■ Problem statement:
Rewrite all the entries below, switching every "scattered popcorn on table" to "loose popcorn on the table" and leaving everything else unchanged. Leave the pictures out of your answer.

■ Data excerpts:
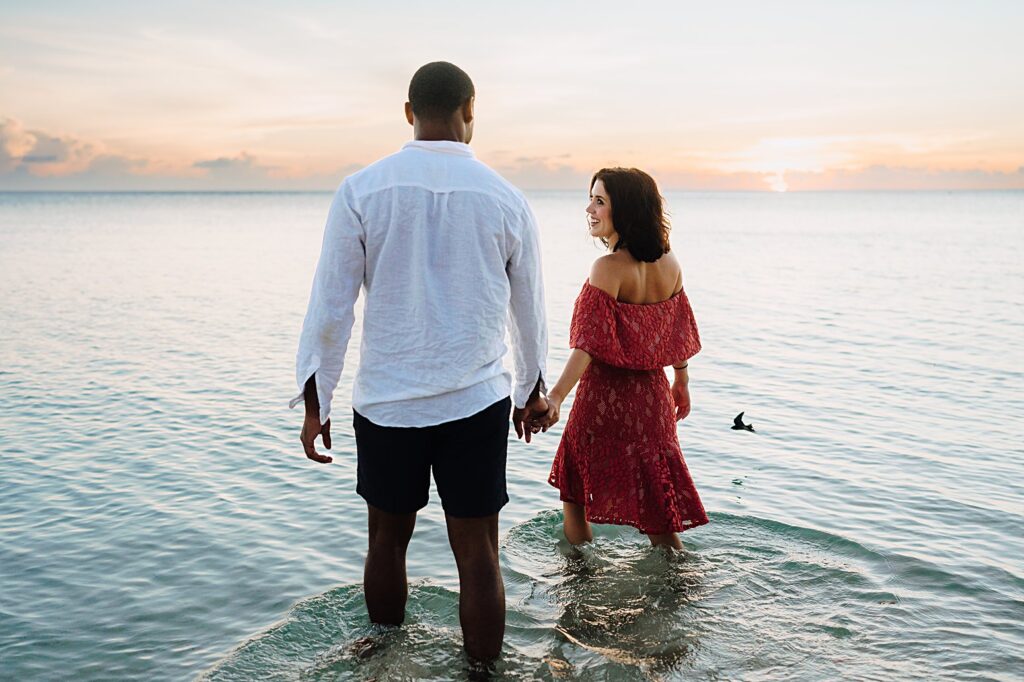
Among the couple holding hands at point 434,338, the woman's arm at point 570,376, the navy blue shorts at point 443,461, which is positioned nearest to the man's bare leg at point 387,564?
the couple holding hands at point 434,338

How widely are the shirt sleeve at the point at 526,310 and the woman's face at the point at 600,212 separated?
0.98 meters

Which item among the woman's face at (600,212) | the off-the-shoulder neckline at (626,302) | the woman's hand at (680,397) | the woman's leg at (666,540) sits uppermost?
the woman's face at (600,212)

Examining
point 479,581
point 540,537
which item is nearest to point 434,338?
point 479,581

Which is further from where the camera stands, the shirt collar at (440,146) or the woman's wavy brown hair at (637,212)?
the woman's wavy brown hair at (637,212)

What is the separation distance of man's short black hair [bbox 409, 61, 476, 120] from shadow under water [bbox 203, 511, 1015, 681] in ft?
7.53

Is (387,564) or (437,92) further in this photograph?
(387,564)

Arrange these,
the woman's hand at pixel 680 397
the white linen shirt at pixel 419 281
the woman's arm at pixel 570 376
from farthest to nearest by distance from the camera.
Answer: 1. the woman's hand at pixel 680 397
2. the woman's arm at pixel 570 376
3. the white linen shirt at pixel 419 281

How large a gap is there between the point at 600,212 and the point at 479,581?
1.91 m

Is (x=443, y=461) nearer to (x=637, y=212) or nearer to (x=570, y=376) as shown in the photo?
(x=570, y=376)

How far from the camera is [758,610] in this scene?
4547 millimetres

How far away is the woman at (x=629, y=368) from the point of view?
4504mm

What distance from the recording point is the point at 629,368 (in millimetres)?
4652

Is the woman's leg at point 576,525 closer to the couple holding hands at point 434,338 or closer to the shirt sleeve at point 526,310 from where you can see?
the couple holding hands at point 434,338

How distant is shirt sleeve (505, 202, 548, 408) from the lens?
11.3 feet
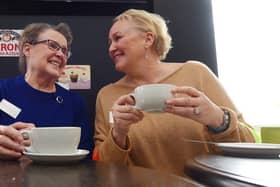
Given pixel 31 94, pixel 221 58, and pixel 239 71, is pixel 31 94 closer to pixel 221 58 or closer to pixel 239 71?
pixel 221 58

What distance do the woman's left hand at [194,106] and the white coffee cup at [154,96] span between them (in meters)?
0.02

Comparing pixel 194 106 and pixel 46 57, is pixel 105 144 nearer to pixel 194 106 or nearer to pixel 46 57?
pixel 194 106

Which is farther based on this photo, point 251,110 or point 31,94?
point 251,110

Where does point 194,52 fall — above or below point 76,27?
below

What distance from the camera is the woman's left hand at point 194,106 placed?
111 centimetres

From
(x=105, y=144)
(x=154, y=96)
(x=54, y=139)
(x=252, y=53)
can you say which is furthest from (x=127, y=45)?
(x=252, y=53)

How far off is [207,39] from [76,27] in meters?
0.77

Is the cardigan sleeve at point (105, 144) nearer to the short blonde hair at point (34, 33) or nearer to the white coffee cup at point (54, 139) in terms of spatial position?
the white coffee cup at point (54, 139)

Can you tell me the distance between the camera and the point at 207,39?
227 cm

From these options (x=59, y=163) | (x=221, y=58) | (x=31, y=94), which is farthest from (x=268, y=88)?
(x=59, y=163)

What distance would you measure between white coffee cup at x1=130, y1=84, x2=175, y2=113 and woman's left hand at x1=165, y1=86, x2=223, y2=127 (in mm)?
18

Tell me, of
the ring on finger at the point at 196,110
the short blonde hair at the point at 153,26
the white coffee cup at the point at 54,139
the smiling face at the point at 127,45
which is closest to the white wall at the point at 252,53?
the short blonde hair at the point at 153,26

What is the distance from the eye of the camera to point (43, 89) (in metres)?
1.90

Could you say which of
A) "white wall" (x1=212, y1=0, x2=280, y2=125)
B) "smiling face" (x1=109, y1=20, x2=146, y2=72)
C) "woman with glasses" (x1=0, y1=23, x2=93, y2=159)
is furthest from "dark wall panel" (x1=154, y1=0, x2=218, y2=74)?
"woman with glasses" (x1=0, y1=23, x2=93, y2=159)
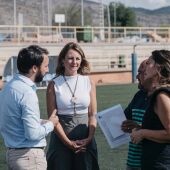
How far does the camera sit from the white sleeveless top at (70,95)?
18.5ft

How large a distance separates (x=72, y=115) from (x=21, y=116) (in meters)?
0.86

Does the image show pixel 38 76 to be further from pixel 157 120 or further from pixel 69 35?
pixel 69 35

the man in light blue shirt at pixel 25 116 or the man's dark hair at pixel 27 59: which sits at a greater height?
the man's dark hair at pixel 27 59

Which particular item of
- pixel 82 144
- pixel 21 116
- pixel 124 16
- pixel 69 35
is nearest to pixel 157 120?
pixel 21 116

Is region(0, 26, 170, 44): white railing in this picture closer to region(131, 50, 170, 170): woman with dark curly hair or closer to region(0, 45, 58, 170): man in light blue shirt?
region(0, 45, 58, 170): man in light blue shirt

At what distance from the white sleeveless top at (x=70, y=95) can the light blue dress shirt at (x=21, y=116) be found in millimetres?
592

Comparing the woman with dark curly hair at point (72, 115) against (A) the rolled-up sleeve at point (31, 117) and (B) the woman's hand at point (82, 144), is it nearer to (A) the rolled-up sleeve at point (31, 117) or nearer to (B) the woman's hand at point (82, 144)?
(B) the woman's hand at point (82, 144)

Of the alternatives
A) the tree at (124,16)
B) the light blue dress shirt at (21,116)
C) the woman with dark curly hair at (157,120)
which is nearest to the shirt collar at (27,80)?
the light blue dress shirt at (21,116)

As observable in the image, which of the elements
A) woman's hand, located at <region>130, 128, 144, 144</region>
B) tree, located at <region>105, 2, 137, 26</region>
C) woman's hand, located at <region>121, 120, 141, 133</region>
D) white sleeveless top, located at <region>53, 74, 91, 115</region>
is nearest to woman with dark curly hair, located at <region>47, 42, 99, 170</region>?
white sleeveless top, located at <region>53, 74, 91, 115</region>

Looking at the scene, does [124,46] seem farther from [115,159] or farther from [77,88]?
[77,88]

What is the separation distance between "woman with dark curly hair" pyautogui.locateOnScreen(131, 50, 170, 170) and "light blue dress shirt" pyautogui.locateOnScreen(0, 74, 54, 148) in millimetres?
793

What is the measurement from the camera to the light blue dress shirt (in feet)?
15.9

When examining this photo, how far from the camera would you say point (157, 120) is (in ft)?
14.9

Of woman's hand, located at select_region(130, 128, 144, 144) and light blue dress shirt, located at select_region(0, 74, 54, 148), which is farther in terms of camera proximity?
light blue dress shirt, located at select_region(0, 74, 54, 148)
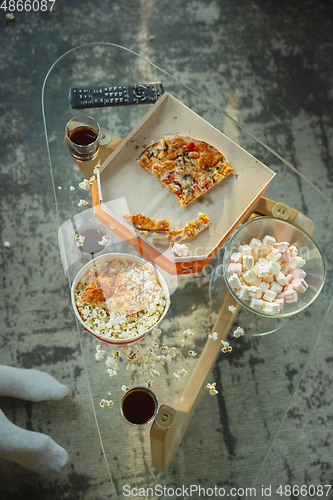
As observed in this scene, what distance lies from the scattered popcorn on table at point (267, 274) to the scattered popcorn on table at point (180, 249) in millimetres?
144

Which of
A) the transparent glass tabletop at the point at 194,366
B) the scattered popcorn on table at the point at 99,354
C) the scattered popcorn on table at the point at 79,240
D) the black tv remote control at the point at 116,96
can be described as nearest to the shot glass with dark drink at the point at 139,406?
the transparent glass tabletop at the point at 194,366

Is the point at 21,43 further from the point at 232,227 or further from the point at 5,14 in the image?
the point at 232,227

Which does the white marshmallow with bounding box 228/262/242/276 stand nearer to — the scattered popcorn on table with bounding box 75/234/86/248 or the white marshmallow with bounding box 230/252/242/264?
the white marshmallow with bounding box 230/252/242/264

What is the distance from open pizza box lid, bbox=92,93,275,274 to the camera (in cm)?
126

■ Final answer:
Among the couple holding hands at point 434,338, the woman's arm at point 570,376, the navy blue shorts at point 443,461, which is positioned nearest to the man's bare leg at point 387,564?
the couple holding hands at point 434,338

How widely are the shirt sleeve at the point at 526,310 and the woman's face at the point at 600,212 separated?
0.98 meters

Which item among the woman's face at (600,212) | the off-the-shoulder neckline at (626,302) | the woman's hand at (680,397) | the woman's leg at (666,540) sits uppermost?
the woman's face at (600,212)

Examining
point 479,581
point 540,537
which item is nearest to point 434,338?
point 479,581

Which is further from where the camera stands, the shirt collar at (440,146) or the woman's wavy brown hair at (637,212)?
the woman's wavy brown hair at (637,212)

What is the separation distance of man's short black hair [bbox 409, 61, 476, 120] from shadow under water [bbox 203, 511, 1015, 681] in ft?
7.53

Is (387,564) or (437,92) further in this photograph?
(387,564)

Arrange these,
the woman's hand at pixel 680 397
the white linen shirt at pixel 419 281
the woman's arm at pixel 570 376
from farthest to nearest by distance from the camera.
Answer: 1. the woman's hand at pixel 680 397
2. the woman's arm at pixel 570 376
3. the white linen shirt at pixel 419 281

How large a gap is there between the point at 600,212 and the point at 479,581?
1.91 m

Is (x=443, y=461) nearer to (x=637, y=212) or nearer to (x=570, y=376) as shown in the photo?
(x=570, y=376)

How far from the camera is [758,610] in this scene?
4547 millimetres

How far away is the woman at (x=629, y=368) from the point of view?
4504mm

What distance from the recording point is the point at 629,368 (in millimetres)?
4652

Is the woman's leg at point 576,525 closer to the couple holding hands at point 434,338 or closer to the shirt sleeve at point 526,310 from where you can see?
the couple holding hands at point 434,338

How distant is shirt sleeve (505, 202, 548, 408) from the lens?
11.3 feet
Given pixel 31 94, pixel 221 58, and pixel 239 71, is pixel 31 94 closer to pixel 221 58 or closer to pixel 239 71?
pixel 221 58

What distance do the woman's left hand at [194,106] and the white coffee cup at [154,96] span between them (in meters)?
0.02

Comparing pixel 194 106 and pixel 46 57, is pixel 105 144 nearer to pixel 194 106 or nearer to pixel 46 57?
pixel 194 106

Which is farther based on this photo, point 251,110 or point 31,94?
point 251,110

Where does point 194,52 fall — above or below point 76,27?
below

What distance from the camera is the woman's left hand at point 194,106 placed?
111 centimetres

From
(x=105, y=144)
(x=154, y=96)
(x=54, y=139)
(x=252, y=53)
can you say which is furthest from (x=127, y=45)?
(x=252, y=53)

How far off is [207,39] from [76,27] in meters?
0.77

Is the cardigan sleeve at point (105, 144) nearer to the short blonde hair at point (34, 33) or nearer to the white coffee cup at point (54, 139) in terms of spatial position?
the white coffee cup at point (54, 139)

Can you tell me the distance between the camera and the point at 207,39?
227 cm

From these options (x=59, y=163) | (x=221, y=58) | (x=31, y=94), which is farthest from (x=268, y=88)?
(x=59, y=163)

What distance would you measure between white coffee cup at x1=130, y1=84, x2=175, y2=113 and woman's left hand at x1=165, y1=86, x2=223, y2=127 (in mm)?
18

Tell me, of
the ring on finger at the point at 196,110
the short blonde hair at the point at 153,26
the white coffee cup at the point at 54,139
the smiling face at the point at 127,45
which is closest to the white wall at the point at 252,53?
the short blonde hair at the point at 153,26

What is the distance from the eye of the camera to point (43, 89) (in metres)?
1.90

Could you say which of
A) "white wall" (x1=212, y1=0, x2=280, y2=125)
B) "smiling face" (x1=109, y1=20, x2=146, y2=72)
C) "woman with glasses" (x1=0, y1=23, x2=93, y2=159)
is furthest from "dark wall panel" (x1=154, y1=0, x2=218, y2=74)?
"woman with glasses" (x1=0, y1=23, x2=93, y2=159)
How far does the camera sit from the white sleeveless top at (70,95)?
18.5ft

How large a distance separates (x=72, y=115) from (x=21, y=116) (in meters)?
0.86

Does the image show pixel 38 76 to be further from pixel 157 120 or further from pixel 69 35?
pixel 69 35

the man in light blue shirt at pixel 25 116 or the man's dark hair at pixel 27 59: which sits at a greater height?
the man's dark hair at pixel 27 59

Which particular item of
- pixel 82 144
- pixel 21 116
- pixel 124 16
- pixel 69 35
is nearest to pixel 157 120?
pixel 21 116

Is region(0, 26, 170, 44): white railing in this picture closer to region(131, 50, 170, 170): woman with dark curly hair or closer to region(0, 45, 58, 170): man in light blue shirt?
region(0, 45, 58, 170): man in light blue shirt

At what distance from the white sleeveless top at (x=70, y=95) can the light blue dress shirt at (x=21, y=116) be found in millimetres?
592

Comparing the woman with dark curly hair at point (72, 115) against (A) the rolled-up sleeve at point (31, 117) and (B) the woman's hand at point (82, 144), is it nearer to (A) the rolled-up sleeve at point (31, 117) or nearer to (B) the woman's hand at point (82, 144)?
(B) the woman's hand at point (82, 144)

Of the alternatives
A) the tree at (124,16)
B) the light blue dress shirt at (21,116)
C) the woman with dark curly hair at (157,120)
which is nearest to the shirt collar at (27,80)?
the light blue dress shirt at (21,116)

As observable in the image, which of the elements
A) woman's hand, located at <region>130, 128, 144, 144</region>
B) tree, located at <region>105, 2, 137, 26</region>
C) woman's hand, located at <region>121, 120, 141, 133</region>
D) white sleeveless top, located at <region>53, 74, 91, 115</region>
is nearest to woman with dark curly hair, located at <region>47, 42, 99, 170</region>?
white sleeveless top, located at <region>53, 74, 91, 115</region>

Looking at the scene, does [124,46] seem farther from [115,159] or farther from [77,88]?
[77,88]

What is the separation distance between "woman with dark curly hair" pyautogui.locateOnScreen(131, 50, 170, 170) and "light blue dress shirt" pyautogui.locateOnScreen(0, 74, 54, 148) in millimetres?
793

What is the measurement from the camera to the light blue dress shirt (in feet)?
15.9

When examining this photo, how far from the camera would you say point (157, 120) is (in ft)?
14.9

Of woman's hand, located at select_region(130, 128, 144, 144) and light blue dress shirt, located at select_region(0, 74, 54, 148), which is farther in terms of camera proximity?
light blue dress shirt, located at select_region(0, 74, 54, 148)
As observed in this scene, what distance lies from the loose popcorn on the table at point (267, 274) to the loose popcorn on the table at point (180, 249) in millimetres?
144

Which of
A) the transparent glass tabletop at the point at 194,366
B) the loose popcorn on the table at the point at 99,354
C) the loose popcorn on the table at the point at 79,240
D) the black tv remote control at the point at 116,96
can be described as nearest to the shot glass with dark drink at the point at 139,406?
the transparent glass tabletop at the point at 194,366

Is the point at 21,43 further from the point at 232,227 or further from the point at 5,14 in the image?
the point at 232,227

Which does the white marshmallow with bounding box 228/262/242/276 stand nearer to — the loose popcorn on the table with bounding box 75/234/86/248 or the white marshmallow with bounding box 230/252/242/264?
the white marshmallow with bounding box 230/252/242/264

What is the distance from open pizza box lid, bbox=92,93,275,274 to the camera (in cm)?
126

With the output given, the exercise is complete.